Des murmures disaient Deguy de Guignat inconscient. Entraîner le comte dans cette aventure était une folie. D’Aubigny était mal en point et ses compagnons espéraient que cette virée ne lui soit pas fatale et qu’elle l’égaye un peu avant que sa malédiction ne le consume entièrement. Ils ne se faisaient pas d’illusion sur son avenir. Machi avait préparé un pain aux noix et aux figues pour le dessert. Plus personne n’avait faim, mais tous le goûtèrent pour finir les bouteilles entamées. Ils évoquèrent ensuite leurs péripéties passées et les exploits sexuels et guerriers de Deguy de Guignat qui jubilait d’être au centre de l’attention.

Après le repas, tous allèrent se coucher. L’époque où ils festoyaient toute la nuit était révolue. Finono n’avait pas sommeil. Cette expédition l’enthousiasmait. Il prépara son paquetage avec un heureux pressentiment. Il ne se voyait pas mourir. Il s’imaginait au bras d’une belle femme. Il était célèbre et se produisait dans les plus prestigieux palais.

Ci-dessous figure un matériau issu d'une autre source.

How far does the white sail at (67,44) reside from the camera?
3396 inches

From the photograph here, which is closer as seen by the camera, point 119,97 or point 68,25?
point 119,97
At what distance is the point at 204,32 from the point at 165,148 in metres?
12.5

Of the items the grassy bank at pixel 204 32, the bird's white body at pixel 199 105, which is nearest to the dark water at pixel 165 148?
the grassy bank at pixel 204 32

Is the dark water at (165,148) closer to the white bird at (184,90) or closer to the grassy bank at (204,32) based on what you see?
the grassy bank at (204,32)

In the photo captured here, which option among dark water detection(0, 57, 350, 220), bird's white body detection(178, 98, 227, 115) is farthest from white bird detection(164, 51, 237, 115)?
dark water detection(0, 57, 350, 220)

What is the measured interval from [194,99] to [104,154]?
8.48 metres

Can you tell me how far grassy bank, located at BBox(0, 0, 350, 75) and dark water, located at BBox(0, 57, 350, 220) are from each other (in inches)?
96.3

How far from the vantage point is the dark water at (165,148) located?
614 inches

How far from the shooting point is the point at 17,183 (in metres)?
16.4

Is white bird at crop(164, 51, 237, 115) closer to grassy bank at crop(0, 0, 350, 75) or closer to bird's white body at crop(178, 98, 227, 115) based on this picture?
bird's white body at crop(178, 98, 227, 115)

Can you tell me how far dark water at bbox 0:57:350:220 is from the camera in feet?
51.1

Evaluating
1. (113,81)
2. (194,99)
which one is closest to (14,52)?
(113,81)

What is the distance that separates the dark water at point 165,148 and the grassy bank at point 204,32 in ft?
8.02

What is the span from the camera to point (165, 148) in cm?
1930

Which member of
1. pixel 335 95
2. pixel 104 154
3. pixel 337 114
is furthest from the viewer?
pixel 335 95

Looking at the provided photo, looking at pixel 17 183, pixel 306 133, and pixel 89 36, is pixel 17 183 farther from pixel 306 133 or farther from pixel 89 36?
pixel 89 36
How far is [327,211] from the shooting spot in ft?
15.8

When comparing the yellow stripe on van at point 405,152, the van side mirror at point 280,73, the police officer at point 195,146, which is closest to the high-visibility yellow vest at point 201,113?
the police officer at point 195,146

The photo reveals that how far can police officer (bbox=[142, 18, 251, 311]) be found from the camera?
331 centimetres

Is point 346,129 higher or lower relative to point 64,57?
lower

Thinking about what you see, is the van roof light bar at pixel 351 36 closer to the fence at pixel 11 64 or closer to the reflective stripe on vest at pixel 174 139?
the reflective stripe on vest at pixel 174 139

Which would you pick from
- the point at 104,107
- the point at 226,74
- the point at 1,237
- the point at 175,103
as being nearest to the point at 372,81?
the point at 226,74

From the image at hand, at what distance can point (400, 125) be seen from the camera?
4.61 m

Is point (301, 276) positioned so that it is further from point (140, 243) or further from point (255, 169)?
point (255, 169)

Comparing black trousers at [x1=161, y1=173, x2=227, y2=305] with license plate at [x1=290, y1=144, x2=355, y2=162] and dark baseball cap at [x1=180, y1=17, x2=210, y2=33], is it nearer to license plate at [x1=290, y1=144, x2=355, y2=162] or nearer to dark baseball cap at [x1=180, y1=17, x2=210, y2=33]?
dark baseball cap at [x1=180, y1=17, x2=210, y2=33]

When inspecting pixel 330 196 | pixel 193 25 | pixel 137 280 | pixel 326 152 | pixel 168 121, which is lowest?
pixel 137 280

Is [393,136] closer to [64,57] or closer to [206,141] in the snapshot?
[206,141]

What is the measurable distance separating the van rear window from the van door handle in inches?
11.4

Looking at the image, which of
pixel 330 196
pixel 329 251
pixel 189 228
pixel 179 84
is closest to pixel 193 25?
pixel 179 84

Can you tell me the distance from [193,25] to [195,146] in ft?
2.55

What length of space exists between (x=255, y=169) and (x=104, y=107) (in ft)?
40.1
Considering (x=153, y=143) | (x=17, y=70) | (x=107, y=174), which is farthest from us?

— Pauvre con ! lança Cricro qui était tordu de rire. Parmi les graines épicées dont on l’avait gavé autrefois pour le torturer, et dont il raffolait depuis, une lui avait donné la capacité de lire dans les pensées. Momentané chez l’homme, ce pouvoir était devenu permanent chez lui. Il riait des illusions débiles de Finono, mais plus encore du plan grotesque de son maître pour sauver le comte.